Yes the “ears" are always tricky especially when the diameters are similar as you say! Care is also needed when welding them (but you’re gas brazing I think you said).
Not an issue with TIG, especially TIG brazing. The heat input is very low. Much higher temperature and very focused.
Everybody TIG welds canti bosses on (and I weld rather than braze those). It’s fine.
As for learning to TIG in 6 weeks, maybe some people, it took me at least a year before I was anywhere near what you need for framebuilding. But I’m probably on the slower end of the spectrum.
I have never TIG brazed or used the sif bronze common in the UK. TIG/Sif bronze brazing is higher temp than 56% silver, admittedly the heat is more concentrated. I’d be interested to see what happens when you measure it. Measure the bow of the new tube and then add a braze on and see if the bow changes. You may still decide it’s not an issue but at least then you’re doing so with data. Some people don’t even measure the bow of the tube to begin with so, maybe it’s not an issue.
I haven’t ever seen a custom builder tig canti bosses - not that I have studied the subject exhaustively or anything but anecdotally, I can’t remember seeing it. I know it can be done and I’m not saying either way is better or worse, I just disagree that ‘everybody TIG welds canti bosses’.

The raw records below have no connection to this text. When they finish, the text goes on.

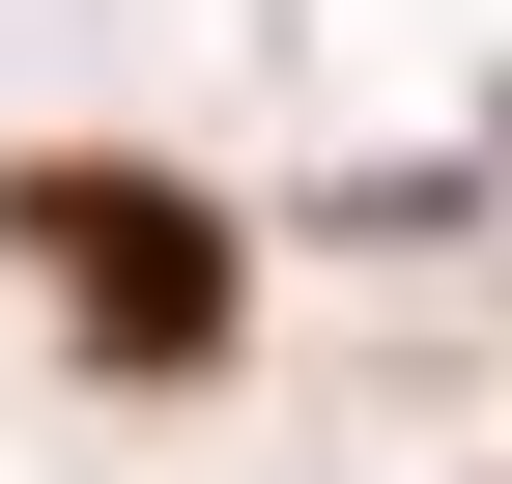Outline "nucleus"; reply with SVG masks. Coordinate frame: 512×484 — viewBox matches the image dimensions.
Wrapping results in <instances>:
<instances>
[{"instance_id":"nucleus-1","label":"nucleus","mask_w":512,"mask_h":484,"mask_svg":"<svg viewBox=\"0 0 512 484\" xmlns=\"http://www.w3.org/2000/svg\"><path fill=\"white\" fill-rule=\"evenodd\" d=\"M0 228L86 285V371H228V228L171 200V171H29Z\"/></svg>"}]
</instances>
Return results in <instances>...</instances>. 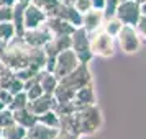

Yes point taken re “everyone” tigging canti bosses. What I should have said was that you will usually find them tigged on production steel bikes like all those 90s MTBs.
I could be wrong, but higher temperature usually means less heat. The heat affected zone from TIG brazing a cable stop or something is tiny. A cm or two radius. I’m less familiar with silver-brazing them but although that filler does melt at a lower temperature you have the torch on there for getting on for a minute or so? That feels like more heat than a second or two of TIG at about 30 or 40A.